Race Relations Center Prompts Location Debate

GREENSBORO, N.C. — A proposed university race relations center designed to promote understanding and equality has prompted debate over whether a University of North Carolina system campus should house such a program.
Legislators last year proposed giving $500,000 toward building the Martin Luther King Race Relations Center at North Carolina State University. Instead, the General Assembly asked the university’s Board of Governors to recommend a home for the center.
The board decided to set up a task force to find an appropriate place for the center and an appropriate relationship between the center and the university. But supporters and critics are unclear whether a university is the best place for the center.
The center “is more activism and advocacy than scholarship,” board member Ray Farris said when the plans first came before the board. Activism and advocacy aren’t the business of universities, Farris says. The university’s job is different.
“I’m not saying good or bad,” Farris says, “but it’s different.”
Bruce Lightner, the other co-chairman, says anyone who doesn’t understand the center’s aims hasn’t read the material made available to the Board of Governors.

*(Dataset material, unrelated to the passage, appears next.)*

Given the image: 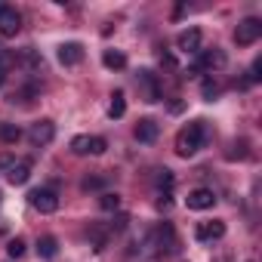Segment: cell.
<instances>
[{"label": "cell", "instance_id": "25", "mask_svg": "<svg viewBox=\"0 0 262 262\" xmlns=\"http://www.w3.org/2000/svg\"><path fill=\"white\" fill-rule=\"evenodd\" d=\"M173 182H176V179H173V173H170V170H161V173H158V185H161V188H167V191H170V188H173Z\"/></svg>", "mask_w": 262, "mask_h": 262}, {"label": "cell", "instance_id": "29", "mask_svg": "<svg viewBox=\"0 0 262 262\" xmlns=\"http://www.w3.org/2000/svg\"><path fill=\"white\" fill-rule=\"evenodd\" d=\"M13 164H16V158H13V155H0V170H10Z\"/></svg>", "mask_w": 262, "mask_h": 262}, {"label": "cell", "instance_id": "22", "mask_svg": "<svg viewBox=\"0 0 262 262\" xmlns=\"http://www.w3.org/2000/svg\"><path fill=\"white\" fill-rule=\"evenodd\" d=\"M71 151L74 155H90V136H74L71 139Z\"/></svg>", "mask_w": 262, "mask_h": 262}, {"label": "cell", "instance_id": "20", "mask_svg": "<svg viewBox=\"0 0 262 262\" xmlns=\"http://www.w3.org/2000/svg\"><path fill=\"white\" fill-rule=\"evenodd\" d=\"M99 207H102L105 213H117V207H120V194H114V191H105V194L99 198Z\"/></svg>", "mask_w": 262, "mask_h": 262}, {"label": "cell", "instance_id": "6", "mask_svg": "<svg viewBox=\"0 0 262 262\" xmlns=\"http://www.w3.org/2000/svg\"><path fill=\"white\" fill-rule=\"evenodd\" d=\"M28 204L37 210V213H56L59 210V194L53 188H34L28 194Z\"/></svg>", "mask_w": 262, "mask_h": 262}, {"label": "cell", "instance_id": "15", "mask_svg": "<svg viewBox=\"0 0 262 262\" xmlns=\"http://www.w3.org/2000/svg\"><path fill=\"white\" fill-rule=\"evenodd\" d=\"M102 65L111 68V71H120V68H126V56L120 50H105L102 53Z\"/></svg>", "mask_w": 262, "mask_h": 262}, {"label": "cell", "instance_id": "27", "mask_svg": "<svg viewBox=\"0 0 262 262\" xmlns=\"http://www.w3.org/2000/svg\"><path fill=\"white\" fill-rule=\"evenodd\" d=\"M126 222H129V216H126V213H117V216L111 219V231H123Z\"/></svg>", "mask_w": 262, "mask_h": 262}, {"label": "cell", "instance_id": "8", "mask_svg": "<svg viewBox=\"0 0 262 262\" xmlns=\"http://www.w3.org/2000/svg\"><path fill=\"white\" fill-rule=\"evenodd\" d=\"M28 139H31V145H34V148L50 145V142L56 139V123H53V120H37V123H31Z\"/></svg>", "mask_w": 262, "mask_h": 262}, {"label": "cell", "instance_id": "19", "mask_svg": "<svg viewBox=\"0 0 262 262\" xmlns=\"http://www.w3.org/2000/svg\"><path fill=\"white\" fill-rule=\"evenodd\" d=\"M16 68V56L13 53H7V50H0V86L7 83V74Z\"/></svg>", "mask_w": 262, "mask_h": 262}, {"label": "cell", "instance_id": "12", "mask_svg": "<svg viewBox=\"0 0 262 262\" xmlns=\"http://www.w3.org/2000/svg\"><path fill=\"white\" fill-rule=\"evenodd\" d=\"M185 204H188V210H213L216 194H213L210 188H194V191H188Z\"/></svg>", "mask_w": 262, "mask_h": 262}, {"label": "cell", "instance_id": "1", "mask_svg": "<svg viewBox=\"0 0 262 262\" xmlns=\"http://www.w3.org/2000/svg\"><path fill=\"white\" fill-rule=\"evenodd\" d=\"M204 145H207V123L204 120H194V123L182 126L179 133H176V155L179 158H191Z\"/></svg>", "mask_w": 262, "mask_h": 262}, {"label": "cell", "instance_id": "3", "mask_svg": "<svg viewBox=\"0 0 262 262\" xmlns=\"http://www.w3.org/2000/svg\"><path fill=\"white\" fill-rule=\"evenodd\" d=\"M155 247H158V253L164 256V253H179V237H176V228L170 225V222H161L158 228H155Z\"/></svg>", "mask_w": 262, "mask_h": 262}, {"label": "cell", "instance_id": "9", "mask_svg": "<svg viewBox=\"0 0 262 262\" xmlns=\"http://www.w3.org/2000/svg\"><path fill=\"white\" fill-rule=\"evenodd\" d=\"M201 43H204V34L198 28H185L179 37H176V50L185 53V56H198L201 53Z\"/></svg>", "mask_w": 262, "mask_h": 262}, {"label": "cell", "instance_id": "28", "mask_svg": "<svg viewBox=\"0 0 262 262\" xmlns=\"http://www.w3.org/2000/svg\"><path fill=\"white\" fill-rule=\"evenodd\" d=\"M173 207V201H170V191L167 194H158V210H170Z\"/></svg>", "mask_w": 262, "mask_h": 262}, {"label": "cell", "instance_id": "7", "mask_svg": "<svg viewBox=\"0 0 262 262\" xmlns=\"http://www.w3.org/2000/svg\"><path fill=\"white\" fill-rule=\"evenodd\" d=\"M22 31V16L16 7L0 4V37H16Z\"/></svg>", "mask_w": 262, "mask_h": 262}, {"label": "cell", "instance_id": "16", "mask_svg": "<svg viewBox=\"0 0 262 262\" xmlns=\"http://www.w3.org/2000/svg\"><path fill=\"white\" fill-rule=\"evenodd\" d=\"M126 114V99H123V93L117 90V93H111V102H108V117L111 120H117V117H123Z\"/></svg>", "mask_w": 262, "mask_h": 262}, {"label": "cell", "instance_id": "13", "mask_svg": "<svg viewBox=\"0 0 262 262\" xmlns=\"http://www.w3.org/2000/svg\"><path fill=\"white\" fill-rule=\"evenodd\" d=\"M225 234V222L222 219H213V222H198V228H194V237L198 241H219Z\"/></svg>", "mask_w": 262, "mask_h": 262}, {"label": "cell", "instance_id": "2", "mask_svg": "<svg viewBox=\"0 0 262 262\" xmlns=\"http://www.w3.org/2000/svg\"><path fill=\"white\" fill-rule=\"evenodd\" d=\"M136 83H139V93H142V99H145L148 105L161 102V96H164V86H161V77H158L155 71L142 68V71L136 74Z\"/></svg>", "mask_w": 262, "mask_h": 262}, {"label": "cell", "instance_id": "11", "mask_svg": "<svg viewBox=\"0 0 262 262\" xmlns=\"http://www.w3.org/2000/svg\"><path fill=\"white\" fill-rule=\"evenodd\" d=\"M31 179V161L28 158H16V164L7 170V182L10 185H25Z\"/></svg>", "mask_w": 262, "mask_h": 262}, {"label": "cell", "instance_id": "21", "mask_svg": "<svg viewBox=\"0 0 262 262\" xmlns=\"http://www.w3.org/2000/svg\"><path fill=\"white\" fill-rule=\"evenodd\" d=\"M7 253H10V259H22V256H25V241H22V237H13V241L7 244Z\"/></svg>", "mask_w": 262, "mask_h": 262}, {"label": "cell", "instance_id": "26", "mask_svg": "<svg viewBox=\"0 0 262 262\" xmlns=\"http://www.w3.org/2000/svg\"><path fill=\"white\" fill-rule=\"evenodd\" d=\"M105 185V179H99V176H90V179H83V191H96V188H102Z\"/></svg>", "mask_w": 262, "mask_h": 262}, {"label": "cell", "instance_id": "5", "mask_svg": "<svg viewBox=\"0 0 262 262\" xmlns=\"http://www.w3.org/2000/svg\"><path fill=\"white\" fill-rule=\"evenodd\" d=\"M225 53L219 50V47H213V50H201L198 53V62L191 65V71H222L225 68Z\"/></svg>", "mask_w": 262, "mask_h": 262}, {"label": "cell", "instance_id": "23", "mask_svg": "<svg viewBox=\"0 0 262 262\" xmlns=\"http://www.w3.org/2000/svg\"><path fill=\"white\" fill-rule=\"evenodd\" d=\"M105 148H108V142L102 136H90V155H105Z\"/></svg>", "mask_w": 262, "mask_h": 262}, {"label": "cell", "instance_id": "10", "mask_svg": "<svg viewBox=\"0 0 262 262\" xmlns=\"http://www.w3.org/2000/svg\"><path fill=\"white\" fill-rule=\"evenodd\" d=\"M59 62L65 65V68H74V65H80L83 62V47L77 43V40H68V43H62L59 47Z\"/></svg>", "mask_w": 262, "mask_h": 262}, {"label": "cell", "instance_id": "4", "mask_svg": "<svg viewBox=\"0 0 262 262\" xmlns=\"http://www.w3.org/2000/svg\"><path fill=\"white\" fill-rule=\"evenodd\" d=\"M259 37H262V22H259V19H244V22H237V28H234V43H237V47H253Z\"/></svg>", "mask_w": 262, "mask_h": 262}, {"label": "cell", "instance_id": "24", "mask_svg": "<svg viewBox=\"0 0 262 262\" xmlns=\"http://www.w3.org/2000/svg\"><path fill=\"white\" fill-rule=\"evenodd\" d=\"M219 96V83H213V80H204V99L207 102H213Z\"/></svg>", "mask_w": 262, "mask_h": 262}, {"label": "cell", "instance_id": "17", "mask_svg": "<svg viewBox=\"0 0 262 262\" xmlns=\"http://www.w3.org/2000/svg\"><path fill=\"white\" fill-rule=\"evenodd\" d=\"M37 253H40L43 259H56V253H59V241H56L53 234H43V237L37 241Z\"/></svg>", "mask_w": 262, "mask_h": 262}, {"label": "cell", "instance_id": "18", "mask_svg": "<svg viewBox=\"0 0 262 262\" xmlns=\"http://www.w3.org/2000/svg\"><path fill=\"white\" fill-rule=\"evenodd\" d=\"M0 139H4L7 145H16L22 139V129L16 123H0Z\"/></svg>", "mask_w": 262, "mask_h": 262}, {"label": "cell", "instance_id": "14", "mask_svg": "<svg viewBox=\"0 0 262 262\" xmlns=\"http://www.w3.org/2000/svg\"><path fill=\"white\" fill-rule=\"evenodd\" d=\"M158 133H161V126H158V120H151V117H142V120L136 123V129H133V136H136L139 142H145V145H151V142L158 139Z\"/></svg>", "mask_w": 262, "mask_h": 262}]
</instances>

He describes the facility as “a scholarly research center coupled with training and outreach.”
One reason North Carolina State was proposed as a home for the King Center is the proximity of UNC-based institutes that deal with African American history, culture and issues.
N.C. State has its African-American Cultural Center, N.C. Central University has the Institute for Minority Issues and UNC-Chapel Hill has the Institute for African-American Research and the Sonja Haynes Stone Black Cultural Center.
A historically Black campus could become the center’s home, says Dumas Harshaw, a pastor of historically Black First Baptist Church in Raleigh and co-chairman of the King committee. But the best arrangement would be involvement with universities throughout the state without physical ties to any particular campus, he says.
The center is the vision of the Raleigh-based Martin Luther King Committee, which was created to honor the slain civil rights leader.
The King committee estimates it will take $700,000 to get the center started, not counting construction costs. Committee leaders hope to get about 25 percent of the center’s operating budget from state and local government, with the rest coming from outside sources.
“We tried to diminish the role of government…so the center will have the freedom to operate and to critique all the institutions in society,” Harshaw says.